Published online Nov 28, 2020. doi: 10.3748/wjg.v26.i44.6963
Peer-review started: June 13, 2020
First decision: September 12, 2020
Revised: September 21, 2020
Accepted: October 13, 2020
Article in press: October 13, 2020
Published online: November 28, 2020
Gastric cancer (GC) is a disease with a high mortality and recurrence rate, and its prognosis is still not ideal. Thus, in order to help doctors to develop and modify treatment strategies, it is important to identify new prognostic factors.
Alkaline phosphatase (ALP) is mainly used for the diagnosis of liver and kidney diseases but rarely for GC. Prealbumin (PA) is a nutritional indicator of the body which has been widely studied. This is the first report to propose the use of the preoperative ratio of ALP to PA, referred to as the ALP to PA ratio (APR), as an independent factor for the evaluation of the prognosis of GC.
To investigate the predictive effect of the APR in the prognosis of GC.

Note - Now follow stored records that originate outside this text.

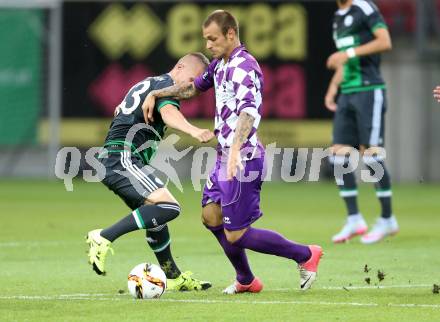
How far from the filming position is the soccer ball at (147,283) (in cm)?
846

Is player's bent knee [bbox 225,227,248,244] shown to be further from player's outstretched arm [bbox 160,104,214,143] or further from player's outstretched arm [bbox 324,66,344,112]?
player's outstretched arm [bbox 324,66,344,112]

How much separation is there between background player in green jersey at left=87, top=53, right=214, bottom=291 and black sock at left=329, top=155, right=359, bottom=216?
4.05 metres

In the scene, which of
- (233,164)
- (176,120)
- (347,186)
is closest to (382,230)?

After excluding those who did not meet the inclusion criteria, we collected the hematological examination results of 409 GC patients upon admission from January to December, 2016. We then compared the clinical characteristics and survival time of patients in order to evaluate the efficiency of the APR in GC prognosis.
Patients with a higher preoperative APR had more advanced clinical stage, a higher neutrophil and lymphocyte ratio (NLR), C-reactive protein, platelet to lymphocyte ratio, glycoprotein antigen 199, and carbohydrate antigen 125 (P < 0.05). In addition, median overall survival and disease-free survival were significantly poorer in the APR-high group than in the APR-low group. The Cox model based on the APR and stage was more effective in evaluating the prognosis of patients than models based on stage alone or stage plus NLR.
Preoperative APR can be an independent factor for the prognosis of GC, with a higher APR indicating a worse prognosis.
The APR can be easily acquired and calculated. Thus, by facilitating a more comprehensive judgment of patient prognosis, and combined with other tests, it can help surgeons develop and adjust treatment plans.